YOUR GOAL: Can you give the entries starting at the line that contains "Handgewebter Kelim-Teppich aus" and ending at the line that contains "Morning Blahs Tshirt" as a numbered list, with blank lines left out and the pictures left out of the answer?

───── PROVIDED DATA

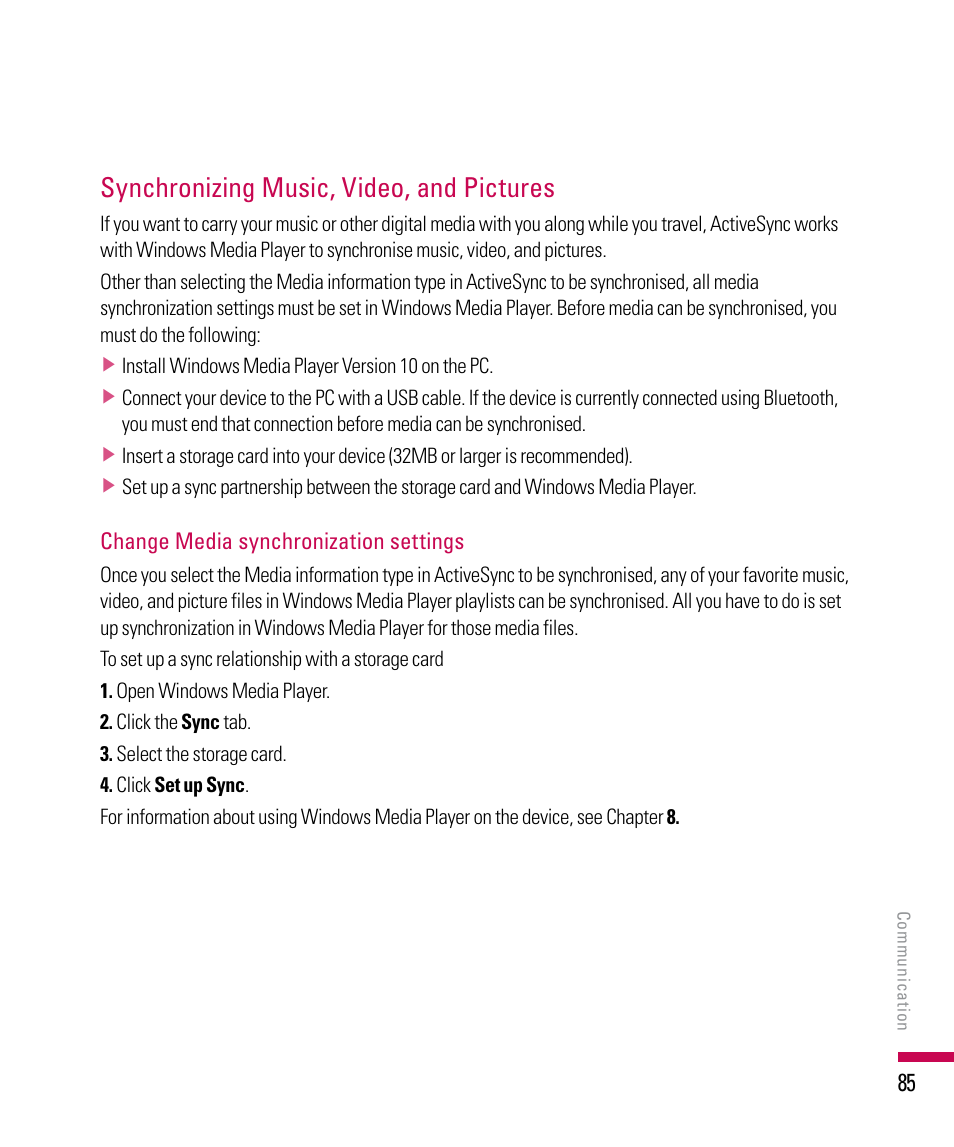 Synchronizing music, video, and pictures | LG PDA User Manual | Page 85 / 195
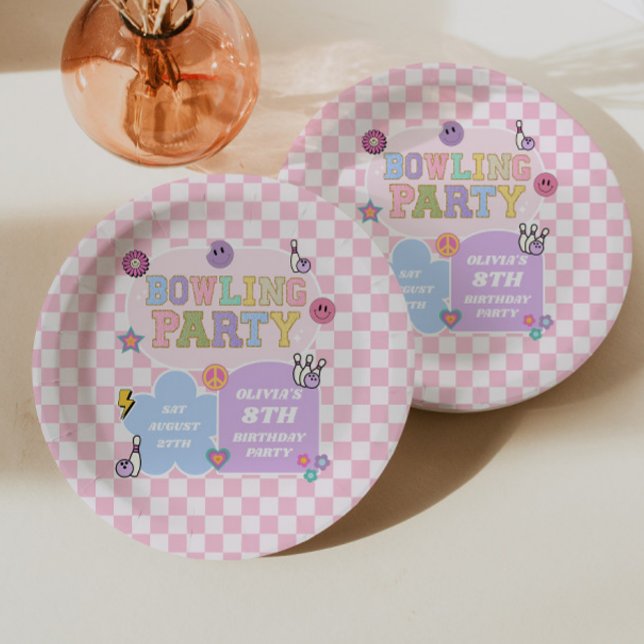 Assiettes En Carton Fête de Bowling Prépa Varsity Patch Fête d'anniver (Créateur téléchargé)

──────────
───── PROVIDED DATA

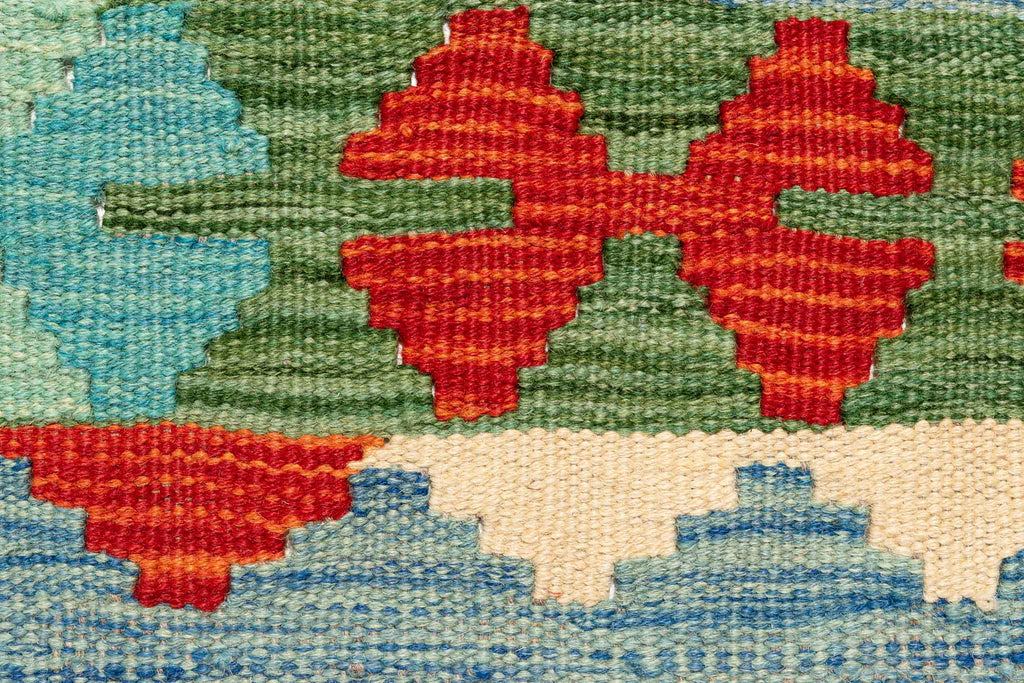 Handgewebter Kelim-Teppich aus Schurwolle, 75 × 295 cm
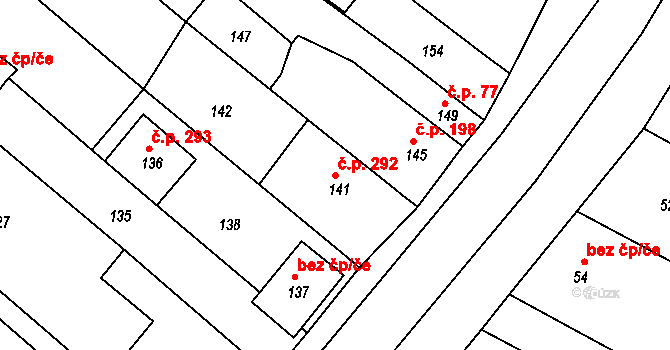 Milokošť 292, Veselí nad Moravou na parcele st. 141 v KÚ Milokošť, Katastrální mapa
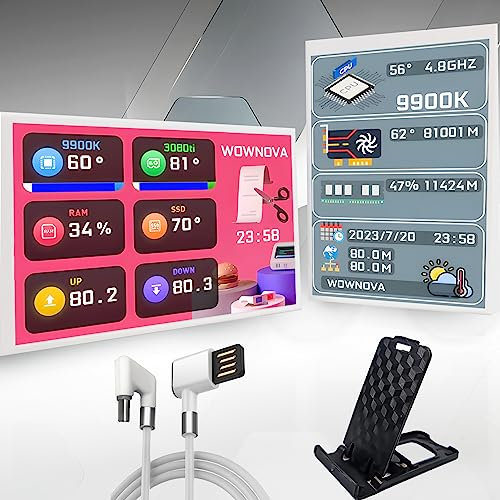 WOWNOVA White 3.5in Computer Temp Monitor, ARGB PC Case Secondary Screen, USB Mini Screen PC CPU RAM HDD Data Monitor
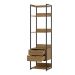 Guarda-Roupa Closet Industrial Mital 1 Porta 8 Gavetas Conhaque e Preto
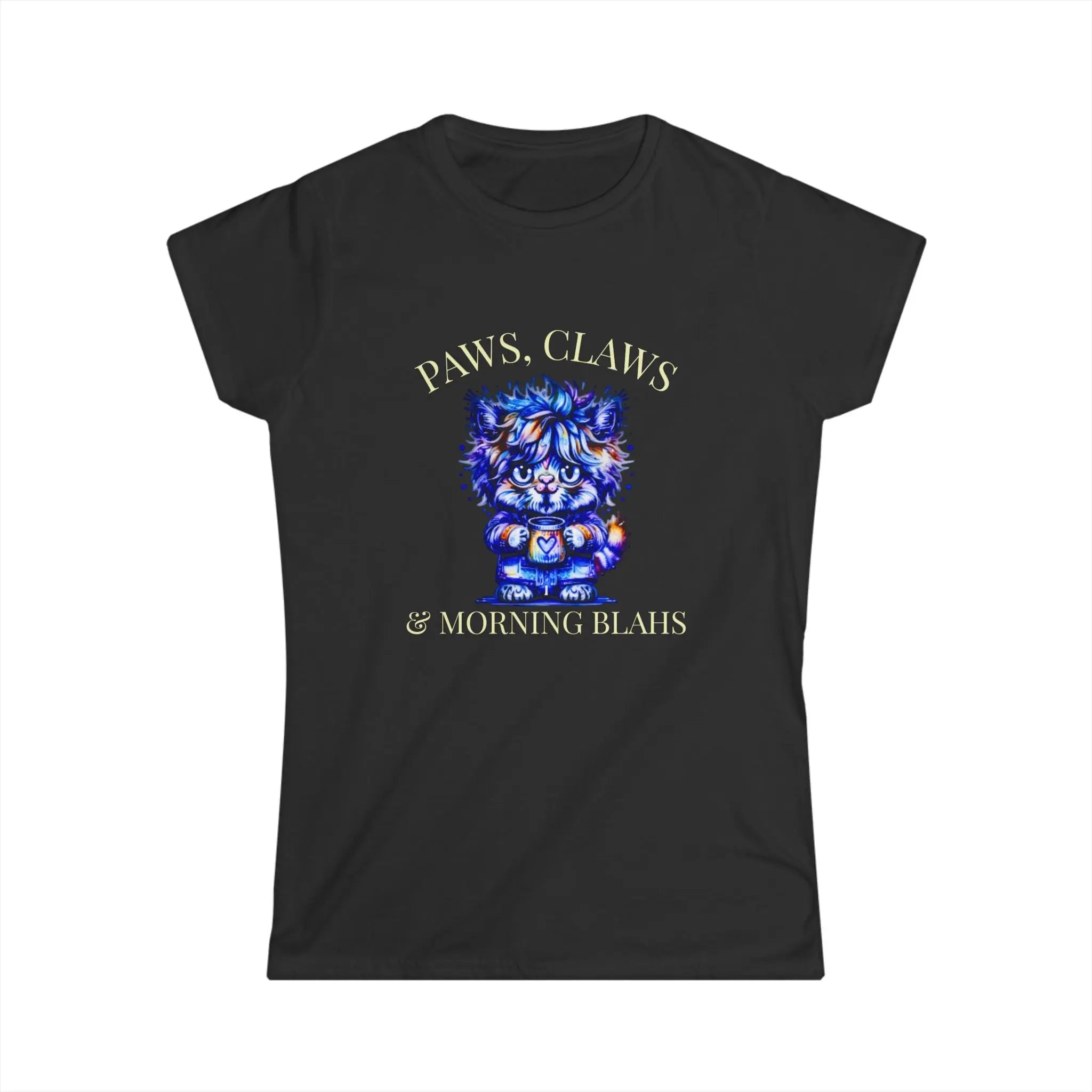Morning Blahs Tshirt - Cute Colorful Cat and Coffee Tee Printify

──────────

SOLUTION FOR THIS EXERCISE:
1.  Handgewebter Kelim-Teppich aus Schurwolle, 75 × 295 cm
2.  Milokošť 292, Veselí nad Moravou na parcele st. 141 v KÚ Milokošť, Katastrální mapa
3.  WOWNOVA White 3.5in Computer Temp Monitor, ARGB PC Case Secondary Screen, USB Mini Screen PC CPU RAM HDD Data Monitor
4.  Guarda-Roupa Closet Industrial Mital 1 Porta 8 Gavetas Conhaque e Preto
5. Morning Blahs Tshirt - Cute Colorful Cat and Coffee Tee Printify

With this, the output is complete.